_PROBLEM TO SOLVE_. If pictures appear in the lines below, skip them and copy exactly the lines from the one containing "Master Lock Ratchet Tie Down 5m" through the one containing "genuine strato lift", and nothing else.

_DATA_.
◇ ◇ ◇

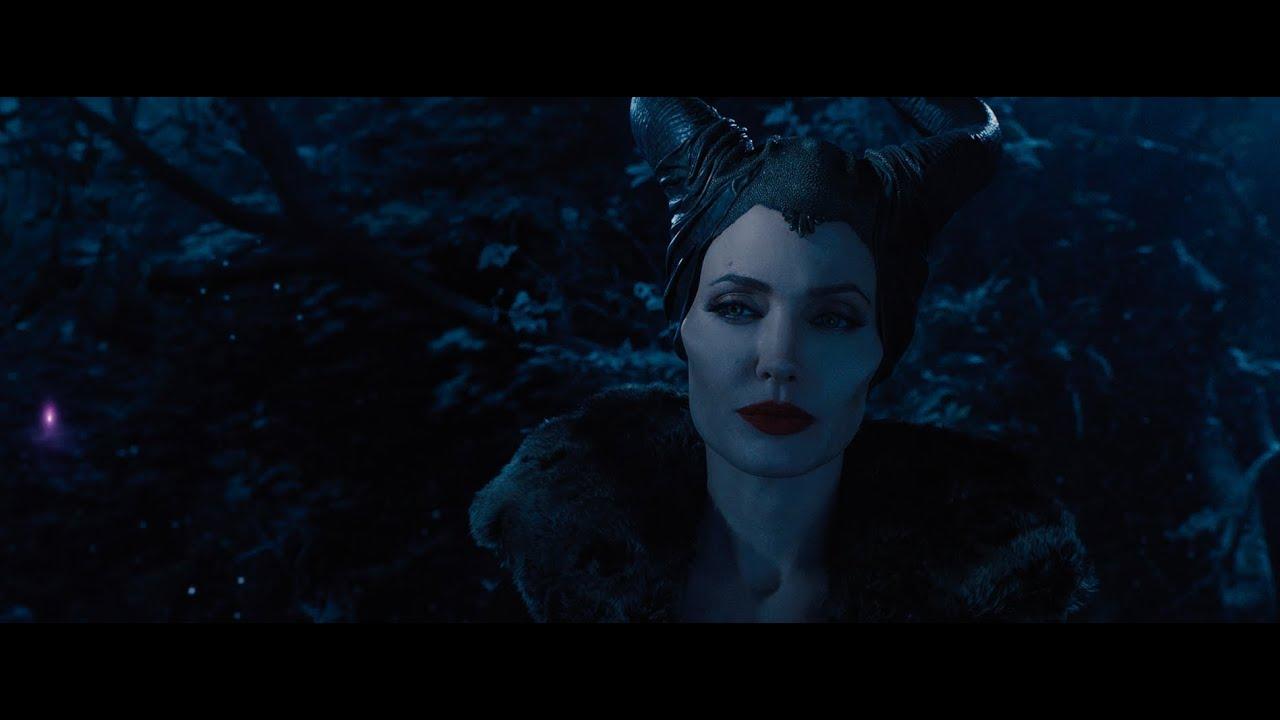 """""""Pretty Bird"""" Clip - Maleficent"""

◇ ◇ ◇

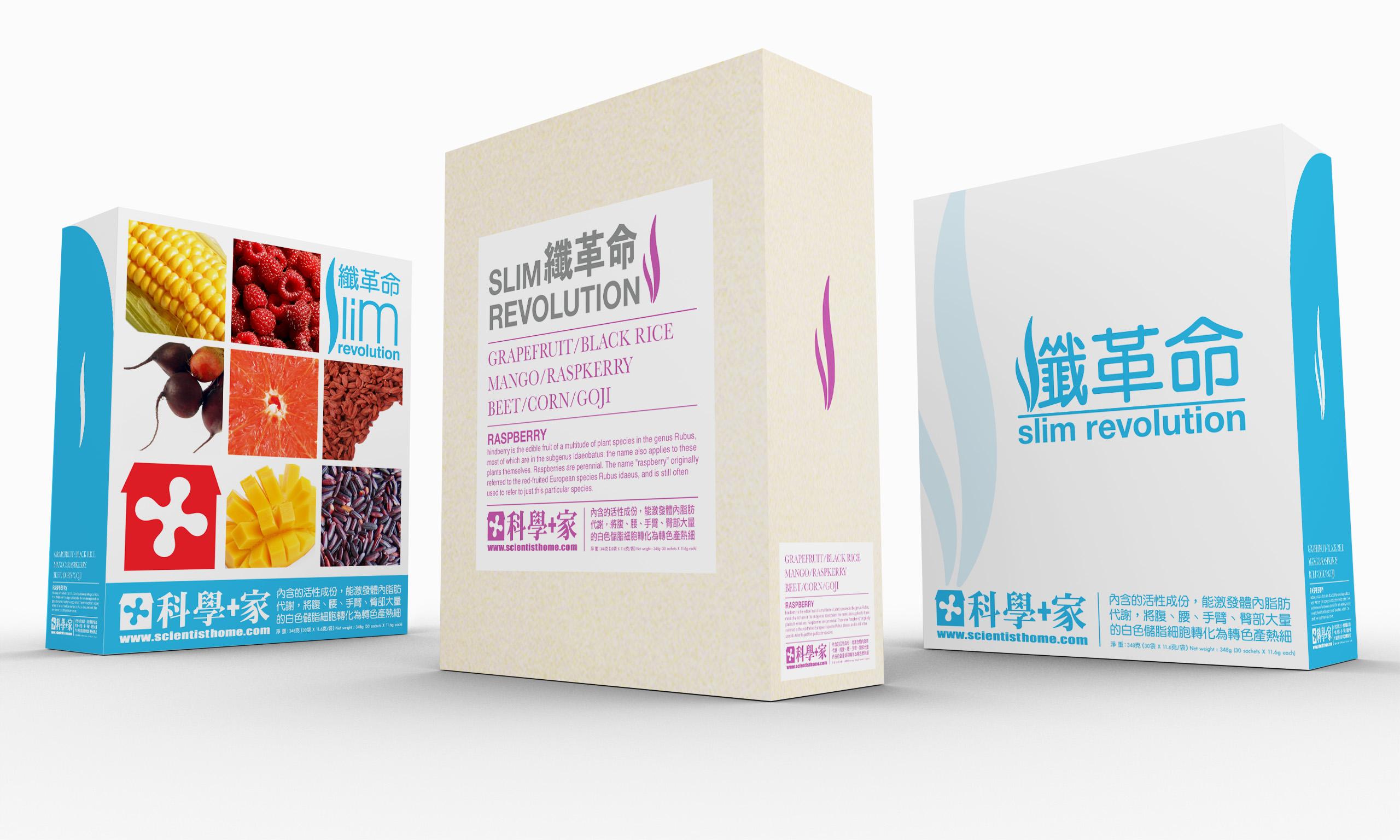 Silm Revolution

◇ ◇ ◇

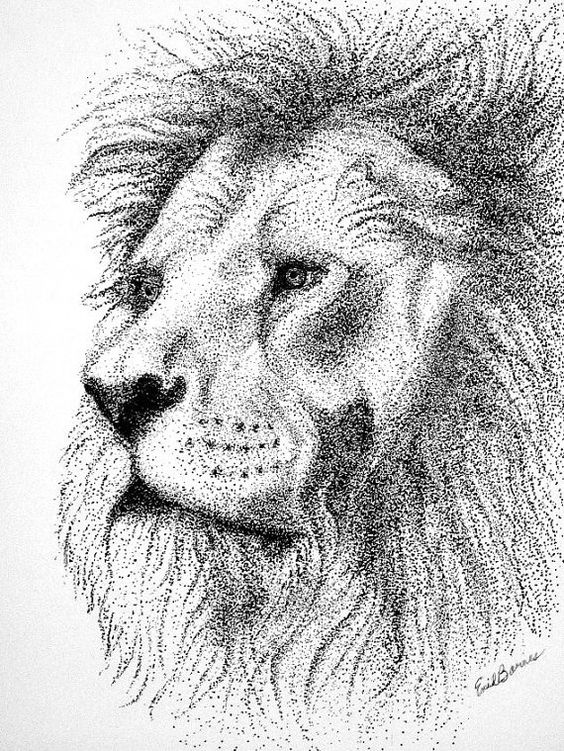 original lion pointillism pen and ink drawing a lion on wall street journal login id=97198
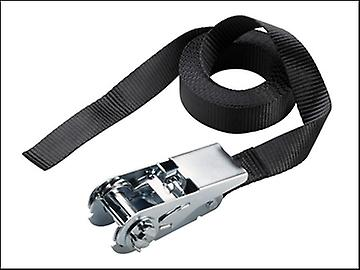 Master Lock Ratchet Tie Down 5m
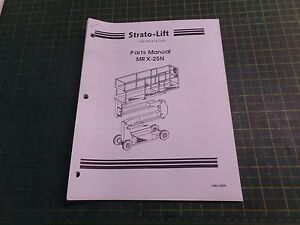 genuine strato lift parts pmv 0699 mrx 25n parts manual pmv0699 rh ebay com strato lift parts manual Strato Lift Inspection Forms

◇ ◇ ◇

_SOLUTION TO THIS EXERCISE_.
 Master Lock Ratchet Tie Down 5m
 genuine strato lift parts pmv 0699 mrx 25n parts manual pmv0699 rh ebay com strato lift parts manual Strato Lift Inspection Forms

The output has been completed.